**Goal of the exercise:** Gather every line in the rows below that contains the word "trees", and copy each one out.

Raw records
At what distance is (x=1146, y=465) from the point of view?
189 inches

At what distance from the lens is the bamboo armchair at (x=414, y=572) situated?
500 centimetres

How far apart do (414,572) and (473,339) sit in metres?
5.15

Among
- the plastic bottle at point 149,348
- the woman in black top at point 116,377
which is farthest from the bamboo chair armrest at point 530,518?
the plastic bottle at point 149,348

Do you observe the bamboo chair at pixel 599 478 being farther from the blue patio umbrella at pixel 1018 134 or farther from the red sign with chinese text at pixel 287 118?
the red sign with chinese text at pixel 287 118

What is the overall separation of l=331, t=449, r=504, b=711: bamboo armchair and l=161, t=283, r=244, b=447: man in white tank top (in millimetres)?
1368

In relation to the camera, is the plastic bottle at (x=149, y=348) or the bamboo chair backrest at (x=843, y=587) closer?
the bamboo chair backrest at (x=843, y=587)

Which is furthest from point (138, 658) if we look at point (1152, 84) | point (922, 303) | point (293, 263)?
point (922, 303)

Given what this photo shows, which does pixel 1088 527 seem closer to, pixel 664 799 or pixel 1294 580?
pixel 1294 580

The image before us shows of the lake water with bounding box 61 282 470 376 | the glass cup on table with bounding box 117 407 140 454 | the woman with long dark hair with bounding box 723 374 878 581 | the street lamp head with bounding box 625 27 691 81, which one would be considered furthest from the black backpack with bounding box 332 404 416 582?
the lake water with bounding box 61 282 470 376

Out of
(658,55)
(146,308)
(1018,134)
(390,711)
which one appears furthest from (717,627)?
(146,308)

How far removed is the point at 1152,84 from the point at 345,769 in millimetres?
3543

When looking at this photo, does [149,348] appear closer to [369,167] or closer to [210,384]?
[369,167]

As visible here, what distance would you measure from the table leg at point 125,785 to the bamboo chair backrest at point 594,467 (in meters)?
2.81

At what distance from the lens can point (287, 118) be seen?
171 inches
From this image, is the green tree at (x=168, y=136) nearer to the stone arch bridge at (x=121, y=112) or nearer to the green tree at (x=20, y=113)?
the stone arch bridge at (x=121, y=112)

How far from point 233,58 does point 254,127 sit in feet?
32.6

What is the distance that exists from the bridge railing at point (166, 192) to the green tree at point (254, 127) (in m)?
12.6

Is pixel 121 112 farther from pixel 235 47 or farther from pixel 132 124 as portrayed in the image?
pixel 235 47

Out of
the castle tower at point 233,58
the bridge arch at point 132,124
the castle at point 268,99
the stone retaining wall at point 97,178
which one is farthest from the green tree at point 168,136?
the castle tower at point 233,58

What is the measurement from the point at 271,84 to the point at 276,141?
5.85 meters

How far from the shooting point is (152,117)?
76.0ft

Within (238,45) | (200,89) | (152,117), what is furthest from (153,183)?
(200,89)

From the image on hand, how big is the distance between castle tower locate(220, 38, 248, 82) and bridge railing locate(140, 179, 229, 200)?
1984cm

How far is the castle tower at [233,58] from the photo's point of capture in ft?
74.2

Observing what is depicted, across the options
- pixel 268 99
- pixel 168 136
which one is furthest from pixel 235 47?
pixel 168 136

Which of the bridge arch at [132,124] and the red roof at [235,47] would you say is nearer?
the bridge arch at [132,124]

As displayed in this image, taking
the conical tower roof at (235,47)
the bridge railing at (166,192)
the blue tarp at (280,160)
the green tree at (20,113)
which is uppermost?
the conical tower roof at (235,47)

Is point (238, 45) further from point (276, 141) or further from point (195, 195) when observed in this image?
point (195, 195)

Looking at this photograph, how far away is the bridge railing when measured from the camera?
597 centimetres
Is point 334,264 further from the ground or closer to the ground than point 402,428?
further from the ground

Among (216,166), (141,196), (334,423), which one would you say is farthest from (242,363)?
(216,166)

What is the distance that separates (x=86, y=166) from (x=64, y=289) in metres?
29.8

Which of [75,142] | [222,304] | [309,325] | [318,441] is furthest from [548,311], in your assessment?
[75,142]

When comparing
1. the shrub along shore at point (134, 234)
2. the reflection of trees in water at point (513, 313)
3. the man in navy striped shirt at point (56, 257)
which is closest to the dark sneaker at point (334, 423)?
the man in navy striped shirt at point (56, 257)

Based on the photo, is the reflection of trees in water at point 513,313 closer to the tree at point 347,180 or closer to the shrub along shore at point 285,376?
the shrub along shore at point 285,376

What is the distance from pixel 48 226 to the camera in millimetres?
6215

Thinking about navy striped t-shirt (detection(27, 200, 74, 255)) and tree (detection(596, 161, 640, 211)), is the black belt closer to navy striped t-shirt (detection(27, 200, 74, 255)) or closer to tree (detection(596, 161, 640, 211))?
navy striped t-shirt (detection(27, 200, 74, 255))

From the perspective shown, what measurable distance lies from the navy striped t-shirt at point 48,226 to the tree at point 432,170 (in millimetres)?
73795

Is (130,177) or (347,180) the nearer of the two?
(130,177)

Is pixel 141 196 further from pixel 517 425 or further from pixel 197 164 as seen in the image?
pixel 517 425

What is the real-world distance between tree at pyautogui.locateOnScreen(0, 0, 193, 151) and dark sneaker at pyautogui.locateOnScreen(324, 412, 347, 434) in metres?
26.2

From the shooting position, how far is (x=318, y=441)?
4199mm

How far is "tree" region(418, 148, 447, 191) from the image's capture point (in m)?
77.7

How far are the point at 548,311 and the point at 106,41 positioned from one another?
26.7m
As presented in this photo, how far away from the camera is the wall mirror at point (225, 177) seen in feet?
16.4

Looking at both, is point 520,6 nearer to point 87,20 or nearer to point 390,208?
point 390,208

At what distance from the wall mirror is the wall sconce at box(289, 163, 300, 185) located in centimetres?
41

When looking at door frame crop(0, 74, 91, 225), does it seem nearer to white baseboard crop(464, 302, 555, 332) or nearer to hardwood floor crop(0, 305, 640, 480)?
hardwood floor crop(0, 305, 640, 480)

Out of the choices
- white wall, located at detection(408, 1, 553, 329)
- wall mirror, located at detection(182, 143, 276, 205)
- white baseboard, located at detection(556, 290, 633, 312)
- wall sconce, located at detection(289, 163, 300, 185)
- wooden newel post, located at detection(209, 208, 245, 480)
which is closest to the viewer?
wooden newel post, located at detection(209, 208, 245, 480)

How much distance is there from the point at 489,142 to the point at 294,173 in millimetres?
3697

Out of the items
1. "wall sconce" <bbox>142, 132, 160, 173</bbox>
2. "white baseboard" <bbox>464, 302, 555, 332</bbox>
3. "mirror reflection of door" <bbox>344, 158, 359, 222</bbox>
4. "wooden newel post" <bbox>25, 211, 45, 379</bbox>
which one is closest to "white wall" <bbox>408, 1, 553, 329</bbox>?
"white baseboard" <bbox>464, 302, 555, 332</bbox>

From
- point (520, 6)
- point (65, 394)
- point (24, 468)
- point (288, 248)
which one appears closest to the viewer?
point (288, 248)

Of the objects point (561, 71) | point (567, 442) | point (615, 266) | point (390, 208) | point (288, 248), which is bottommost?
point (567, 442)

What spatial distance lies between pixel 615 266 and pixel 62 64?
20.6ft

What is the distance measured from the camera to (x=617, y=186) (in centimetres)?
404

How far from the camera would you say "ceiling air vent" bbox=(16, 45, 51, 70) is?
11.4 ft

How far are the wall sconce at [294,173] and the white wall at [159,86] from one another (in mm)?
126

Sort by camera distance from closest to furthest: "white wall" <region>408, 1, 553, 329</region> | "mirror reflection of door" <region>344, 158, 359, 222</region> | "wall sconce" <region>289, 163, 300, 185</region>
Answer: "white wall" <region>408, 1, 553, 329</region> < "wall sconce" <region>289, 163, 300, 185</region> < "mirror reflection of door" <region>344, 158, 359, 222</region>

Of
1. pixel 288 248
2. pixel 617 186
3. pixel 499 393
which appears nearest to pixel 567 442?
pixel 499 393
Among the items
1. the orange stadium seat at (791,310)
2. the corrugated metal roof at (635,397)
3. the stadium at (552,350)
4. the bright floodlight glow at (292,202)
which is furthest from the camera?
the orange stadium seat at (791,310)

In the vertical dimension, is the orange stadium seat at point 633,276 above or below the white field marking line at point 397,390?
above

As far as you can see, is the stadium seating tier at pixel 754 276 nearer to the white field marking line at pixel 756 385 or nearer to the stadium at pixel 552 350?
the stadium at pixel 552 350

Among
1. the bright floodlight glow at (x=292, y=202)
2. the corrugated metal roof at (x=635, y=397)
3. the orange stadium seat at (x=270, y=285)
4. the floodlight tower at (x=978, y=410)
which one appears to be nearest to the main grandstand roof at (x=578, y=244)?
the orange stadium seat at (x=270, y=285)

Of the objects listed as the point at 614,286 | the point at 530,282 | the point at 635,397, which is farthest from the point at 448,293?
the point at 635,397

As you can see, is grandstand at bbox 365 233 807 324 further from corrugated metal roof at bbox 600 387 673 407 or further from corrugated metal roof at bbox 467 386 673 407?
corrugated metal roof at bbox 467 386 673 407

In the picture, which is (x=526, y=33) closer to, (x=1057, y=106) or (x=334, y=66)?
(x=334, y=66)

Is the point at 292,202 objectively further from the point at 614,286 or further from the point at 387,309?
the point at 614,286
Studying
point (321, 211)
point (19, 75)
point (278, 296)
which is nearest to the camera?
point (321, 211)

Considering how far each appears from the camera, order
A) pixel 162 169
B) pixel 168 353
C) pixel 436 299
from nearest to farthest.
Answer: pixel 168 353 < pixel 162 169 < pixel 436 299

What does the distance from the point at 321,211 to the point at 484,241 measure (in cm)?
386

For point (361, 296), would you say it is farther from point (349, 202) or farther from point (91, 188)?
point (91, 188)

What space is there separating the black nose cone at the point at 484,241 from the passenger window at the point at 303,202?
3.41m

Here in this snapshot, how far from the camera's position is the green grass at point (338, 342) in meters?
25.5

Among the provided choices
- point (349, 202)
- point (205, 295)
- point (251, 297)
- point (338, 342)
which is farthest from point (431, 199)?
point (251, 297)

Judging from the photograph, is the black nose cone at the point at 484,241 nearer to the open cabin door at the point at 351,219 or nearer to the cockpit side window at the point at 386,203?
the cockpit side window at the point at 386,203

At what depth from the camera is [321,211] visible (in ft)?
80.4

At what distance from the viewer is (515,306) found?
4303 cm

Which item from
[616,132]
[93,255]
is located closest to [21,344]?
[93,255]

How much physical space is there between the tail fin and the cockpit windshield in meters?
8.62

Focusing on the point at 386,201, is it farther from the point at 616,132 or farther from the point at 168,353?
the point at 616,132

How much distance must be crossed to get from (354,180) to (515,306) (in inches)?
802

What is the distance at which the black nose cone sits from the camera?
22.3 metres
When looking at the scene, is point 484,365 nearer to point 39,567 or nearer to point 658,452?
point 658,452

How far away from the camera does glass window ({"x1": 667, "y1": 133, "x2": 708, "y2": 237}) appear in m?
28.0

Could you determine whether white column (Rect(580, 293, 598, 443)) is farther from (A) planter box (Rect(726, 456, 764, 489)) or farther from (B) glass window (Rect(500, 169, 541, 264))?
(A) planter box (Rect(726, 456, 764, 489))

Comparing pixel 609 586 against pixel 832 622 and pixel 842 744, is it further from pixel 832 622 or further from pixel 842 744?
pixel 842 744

**Answer to the task:**
2. the reflection of trees in water at point (513, 313)
Based on the photo, is the reflection of trees in water at point 513,313 closer to the tree at point 347,180 or closer to the shrub along shore at point 285,376?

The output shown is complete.